Wskazana wyżej linia elektroenergetyczna przebiega m. in. przez nieruchomość o powierzchni 2,4557 ha oznaczoną jako działki nr (...) (dawniej nr (...)), położoną przy ul. (...) w Z., dla której Sąd Rejonowy w Wołominie prowadzi księgę wieczystą nr (...). Małżonkowie T. Ś. i H. Ś. są od 1994 roku współwłaścicielami tej nieruchomości na zasadach wspólności ustawowej małżeńskiej. Na nieruchomości posadowiono też jeden ze słupów linii oznaczony numerem (...) (k. 9-11 – odpis księgi wieczystej, k. 31-32 – decyzja Burmistrza Miasta i Gminy Z. o zatwierdzeniu podziału nieruchomości, k. 33 – wypis z rejestru gruntów, k. 35, 43 – mapy, niesporne).

Pozwana spółka ani jej poprzednicy prawni nie zawierali z powodami żadnej umowy dotyczącej korzystania z przedmiotowej nieruchomości, ani nie płacą za korzystanie z niej (niesporne).

Pismem z 25 stycznia 2012 roku powodowie wezwali pozwaną do zapłaty na ich rzecz kwoty 580.255 zł wynagrodzenia za bezumowne korzystanie z części nieruchomości powodów w okresie od 1 lutego 2002 roku do 1 lutego 2012 roku wykorzystywanej na potrzeby eksploatacji zlokalizowanej na tym gruncie linii elektroenergetycznej 220 kV (k. 41 – pismo). Żądanie to zostało przez pozwaną spółkę uznane za niezasadne.

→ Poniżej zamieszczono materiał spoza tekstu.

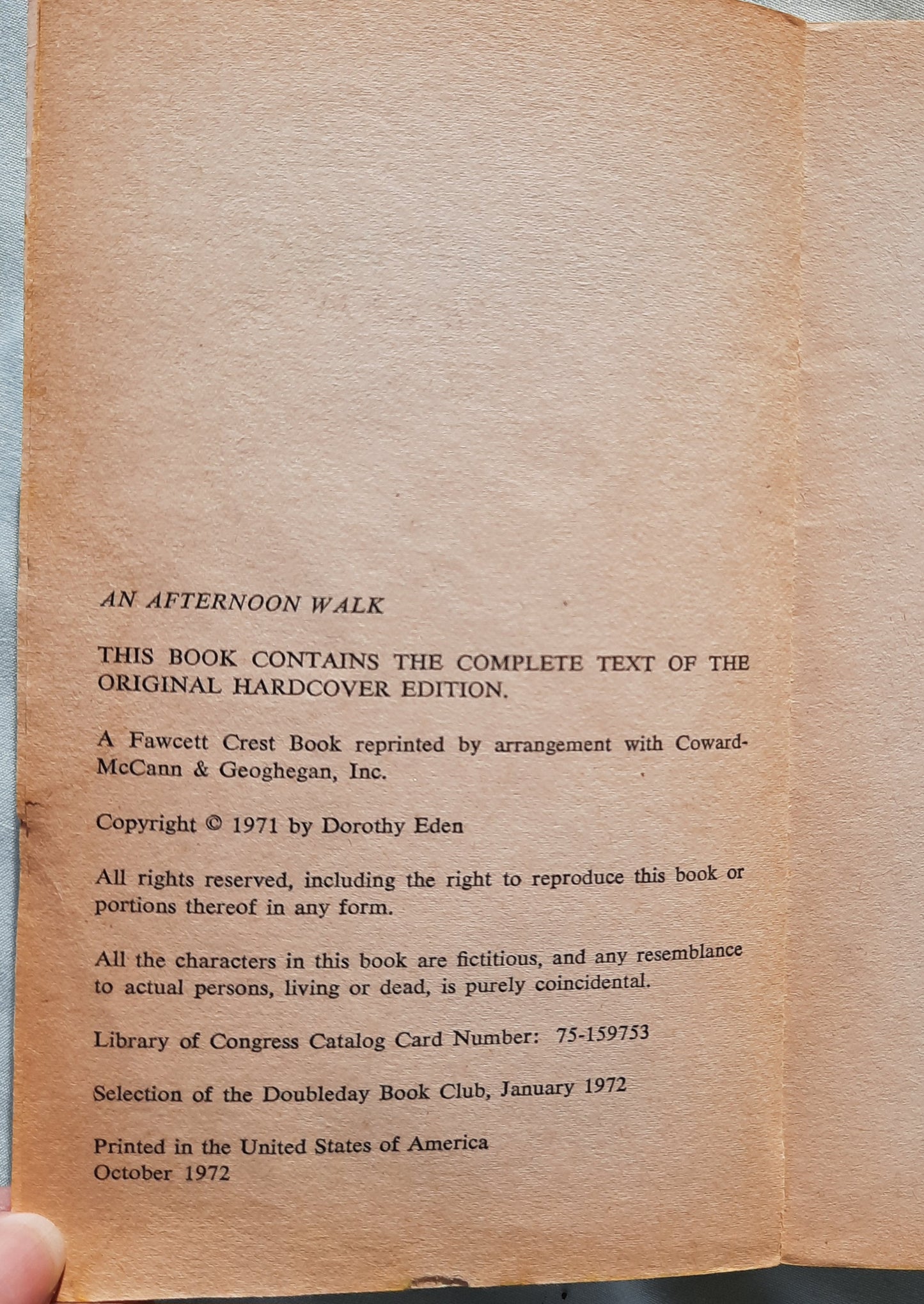 AN AFTERNOON WALK

THIS BOOK CONTAINS THE COMPLETE TEXT OF THE ORIGINAL HARDCOVER EDITION.

A Fawcett Crest Book reprinted by arrangement with Coward-McCann & Geoghegan, Inc.

Copyright © 1971 by Dorothy Eden

All rights reserved, including the right to reproduce this book or portions thereof in any form.

All the characters in this book are fictitious, and any resemblance to actual persons, living or dead, is purely coincidental.

Library of Congress Catalog Card Number: 75-159753

Selection of the Doubleday Book Club, January 1972

Printed in the United States of America
October 1972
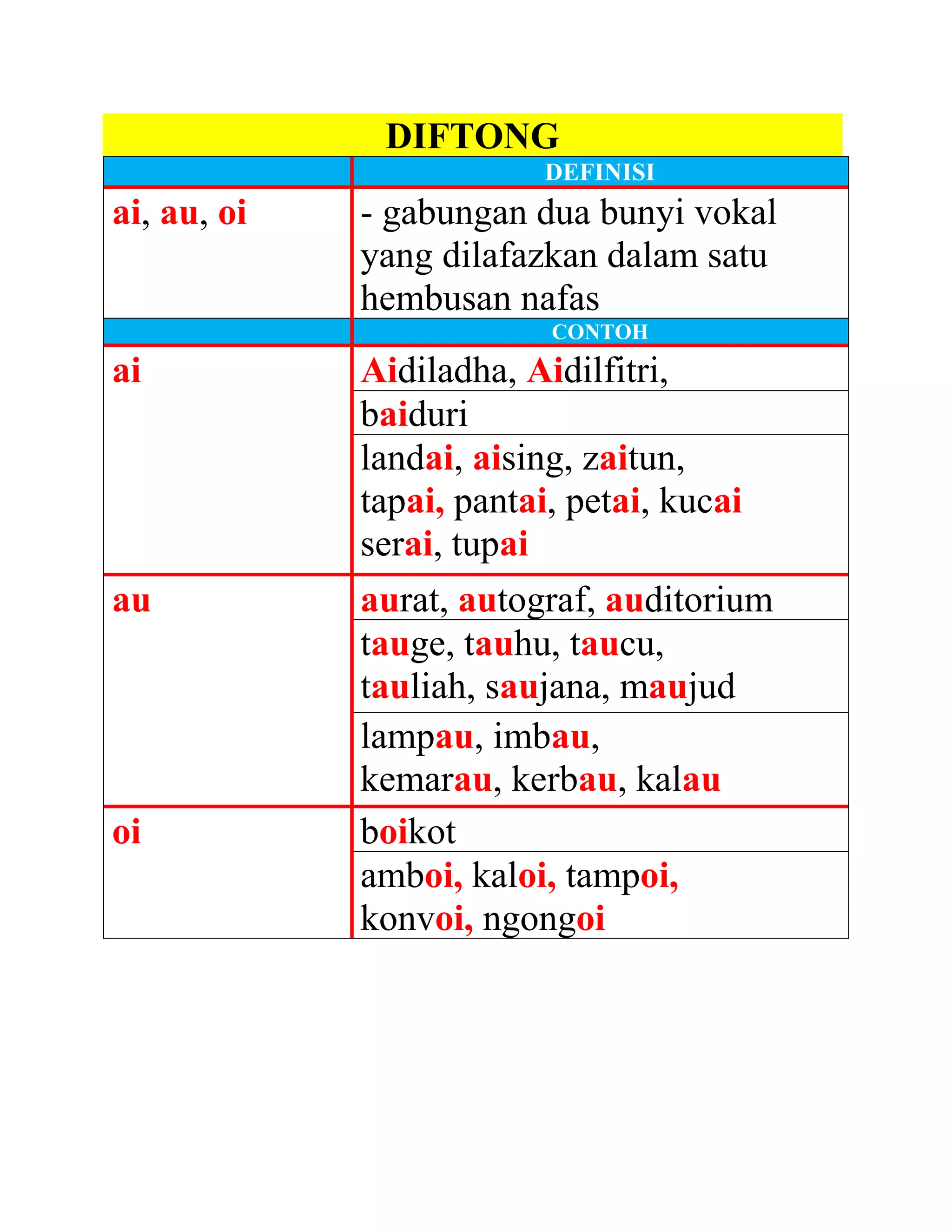 DIFTONG

| | DEFINISI |
|---|---|
| ai, au, oi | - gabungan dua bunyi vokal yang dilafazkan dalam satu hembusan nafas |
| | CONTOH |
| ai | Aidiladha, Aidilfitri, |
| | baiduri |
| | landai, aising, zaitun, tapai, pantai, petai, kucai serai, tupai |
| au | aurat, autograf, auditorium |
| | tauge, tauhu, taucu, tauliah, saujana, maujud |
| | lampau, imbau, kemarau, kerbau, kalau |
| oi | boikot |
| | amboi, kaloi, tampoi, konvoi, ngongoi |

Powyższy stan faktyczny Sąd pierwszej instancji ustalił na podstawie złożonych do akt sprawy dokumentów, które uznał za wiarygodne albowiem ich treść i autentyczność nie budziła wątpliwości i nie była podważana przez strony. W toku postępowania pozwana spółka złożyła do akt kopię decyzji Prezydium Powiatowej Rady Narodowej w W. z 17 listopada 1964 roku, na podstawie której przedmiotowa linia elektroenergetyczne została zbudowana m. in. na nieruchomości stanowiącej od 1994 roku współwłasność powodów. Powodowie nie kwestionowali faktu wydania takowej decyzji (k. 551 – pismo).

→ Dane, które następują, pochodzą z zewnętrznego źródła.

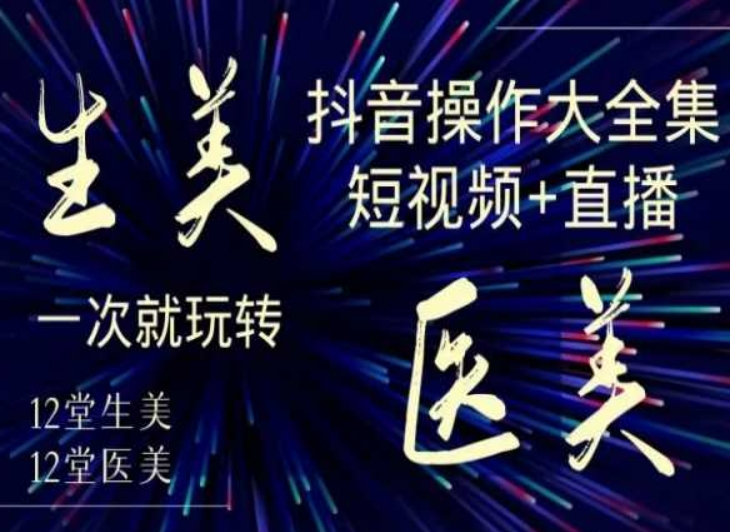 生美

抖音操作大全集
短视频+直播

一次就玩转

医美

12堂生美
12堂医美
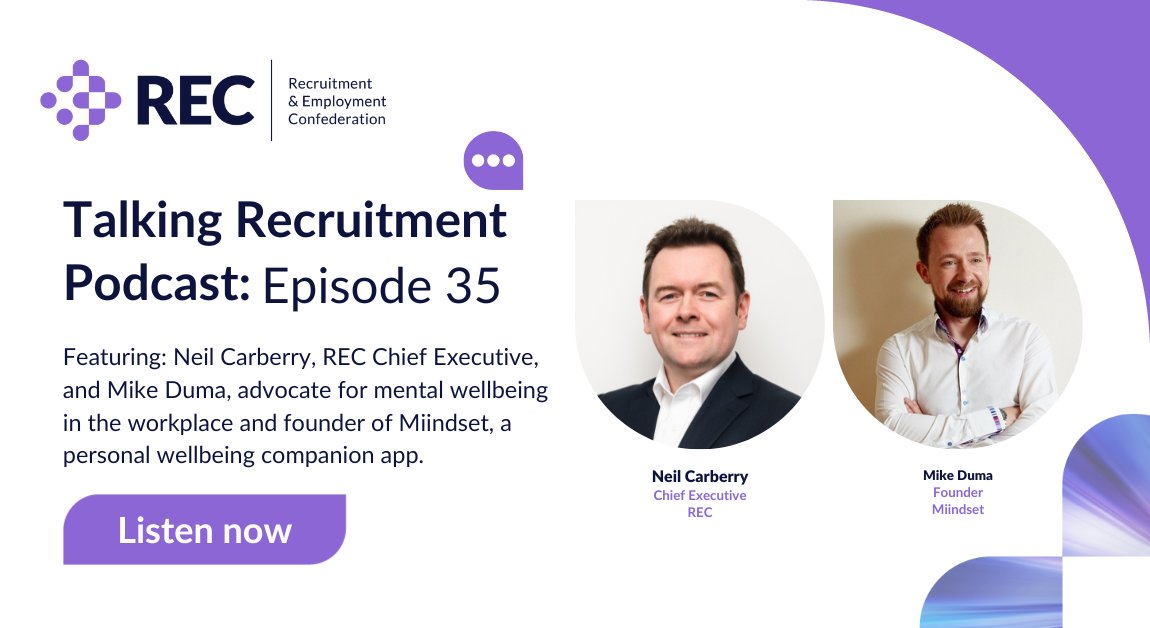 REC Recruitment & Employment Confederation

Talking Recruitment Podcast: Episode 35

Featuring: Neil Carberry, REC Chief Executive, and Mike Duma, advocate for mental wellbeing in the workplace and founder of Miindset, a personal wellbeing companion app.

Listen now

Neil Carberry
Chief Executive
REC

Mike Duma
Founder
Miindset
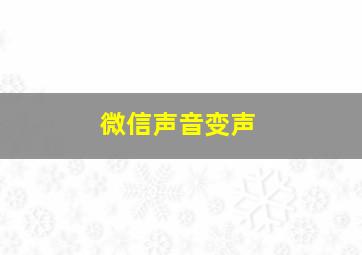 微信声音变声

Sąd nie oparł się na dołączonej do akt ekspertyzie wykonanej przez A. P.. Sąd oddalił także zgłoszony przez stronę pozwaną wniosek o przeprowadzenie dowodu z przesłuchania świadków Z. W. i W. W., na okoliczności wskazane w piśmie z 22 sierpnia 2012 roku (k. 135 – pismo), bowiem okoliczności te były wykazane za pomocą dokumentów i niesporne. Oddalił także wniosek o przesłuchanie świadka A. P., częściowo dlatego, że świadek miał zeznawać na okoliczności wymagające wiadomości specjalnych, a także z przyczyn, jak przy poprzednich świadkach.

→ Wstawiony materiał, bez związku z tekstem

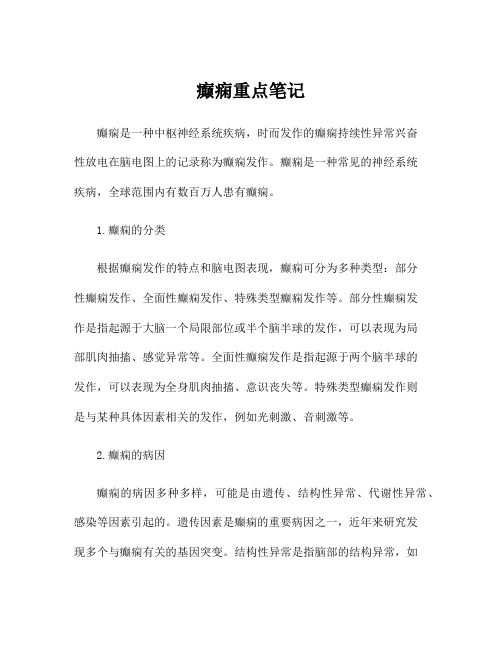 癫痫重点笔记

癫痫是一种中枢神经系统疾病，时而发作的癫痫持续性异常兴奋性放电在脑电图上的记录称为癫痫发作。癫痫是一种常见的神经系统疾病，全球范围内有数百万人患有癫痫。

1.癫痫的分类

根据癫痫发作的特点和脑电图表现，癫痫可分为多种类型：部分性癫痫发作、全面性癫痫发作、特殊类型癫痫发作等。部分性癫痫发作是指起源于大脑一个局限部位或半个脑半球的发作，可以表现为局部肌肉抽搐、感觉异常等。全面性癫痫发作是指起源于两个脑半球的发作，可以表现为全身肌肉抽搐、意识丧失等。特殊类型癫痫发作则是与某种具体因素相关的发作，例如光刺激、音刺激等。

2.癫痫的病因

癫痫的病因多种多样，可能是由遗传、结构性异常、代谢性异常、感染等因素引起的。遗传因素是癫痫的重要病因之一，近年来研究发现多个与癫痫有关的基因突变。结构性异常是指脑部的结构异常，如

Uznał, że nie było potrzeby przesłuchiwania zgłoszonego przez powodów świadka E. W., gdyż pozwany nie udowodnił, że powodowie lub ich poprzednicy prawni wyrazili zgodę na przeprowadzenie przez przedmiotową działkę linii energetycznej. Nie uwzględnił wniosku strony pozwanej o zwrócenie się do urzędów i instytucji wskazanych w piśmie z 20 czerwca 2012 roku (k. 142 – pismo), gdyż pozwany nie wykazał, że zwracał się o nie i nie mógł ich sam uzyskać (art. 250 k.p.c.).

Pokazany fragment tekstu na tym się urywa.